### Job
Copy out the rows below, switching every "x from left, y from top" to "x from the left edge, y from the top edge" and changing nothing else.

### Provided records
━━━━━━━━

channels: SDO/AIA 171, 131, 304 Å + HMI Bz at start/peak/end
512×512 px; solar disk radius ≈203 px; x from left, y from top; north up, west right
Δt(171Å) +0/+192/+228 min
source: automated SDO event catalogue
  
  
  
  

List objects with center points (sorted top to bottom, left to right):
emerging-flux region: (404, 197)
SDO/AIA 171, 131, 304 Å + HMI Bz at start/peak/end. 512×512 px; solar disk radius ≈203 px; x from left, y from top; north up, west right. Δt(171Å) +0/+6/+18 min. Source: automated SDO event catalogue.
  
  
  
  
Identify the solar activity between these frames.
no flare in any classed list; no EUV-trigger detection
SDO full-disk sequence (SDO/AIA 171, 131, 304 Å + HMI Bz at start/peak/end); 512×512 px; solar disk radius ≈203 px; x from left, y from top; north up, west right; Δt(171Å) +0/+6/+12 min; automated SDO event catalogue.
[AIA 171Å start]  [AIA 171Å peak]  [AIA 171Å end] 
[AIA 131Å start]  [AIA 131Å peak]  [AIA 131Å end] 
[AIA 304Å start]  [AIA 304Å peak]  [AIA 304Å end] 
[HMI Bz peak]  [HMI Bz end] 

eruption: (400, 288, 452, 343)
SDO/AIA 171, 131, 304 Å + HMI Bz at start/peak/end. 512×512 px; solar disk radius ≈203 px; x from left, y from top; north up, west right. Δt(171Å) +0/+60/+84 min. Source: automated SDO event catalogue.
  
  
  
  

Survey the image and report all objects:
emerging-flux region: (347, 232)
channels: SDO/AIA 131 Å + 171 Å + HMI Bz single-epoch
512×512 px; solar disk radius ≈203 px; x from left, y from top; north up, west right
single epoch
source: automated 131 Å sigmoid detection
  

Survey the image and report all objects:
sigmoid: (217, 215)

━━━━━━━━

### Solved problem
channels: SDO/AIA 171, 131, 304 Å + HMI Bz at start/peak/end
512×512 px; solar disk radius ≈203 px; x from the left edge, y from the top edge; north up, west right
Δt(171Å) +0/+192/+228 min
source: automated SDO event catalogue
  
  
  
  

List objects with center points (sorted top to bottom, left to right):
emerging-flux region: (404, 197)
SDO/AIA 171, 131, 304 Å + HMI Bz at start/peak/end. 512×512 px; solar disk radius ≈203 px; x from the left edge, y from the top edge; north up, west right. Δt(171Å) +0/+6/+18 min. Source: automated SDO event catalogue.
  
  
  
  
Identify the solar activity between these frames.
no flare in any classed list; no EUV-trigger detection
SDO full-disk sequence (SDO/AIA 171, 131, 304 Å + HMI Bz at start/peak/end); 512×512 px; solar disk radius ≈203 px; x from the left edge, y from the top edge; north up, west right; Δt(171Å) +0/+6/+12 min; automated SDO event catalogue.
[AIA 171Å start]  [AIA 171Å peak]  [AIA 171Å end] 
[AIA 131Å start]  [AIA 131Å peak]  [AIA 131Å end] 
[AIA 304Å start]  [AIA 304Å peak]  [AIA 304Å end] 
[HMI Bz peak]  [HMI Bz end] 

eruption: (400, 288, 452, 343)
SDO/AIA 171, 131, 304 Å + HMI Bz at start/peak/end. 512×512 px; solar disk radius ≈203 px; x from the left edge, y from the top edge; north up, west right. Δt(171Å) +0/+60/+84 min. Source: automated SDO event catalogue.
  
  
  
  

Survey the image and report all objects:
emerging-flux region: (347, 232)
channels: SDO/AIA 131 Å + 171 Å + HMI Bz single-epoch
512×512 px; solar disk radius ≈203 px; x from the left edge, y from the top edge; north up, west right
single epoch
source: automated 131 Å sigmoid detection
  

Survey the image and report all objects:
sigmoid: (217, 215)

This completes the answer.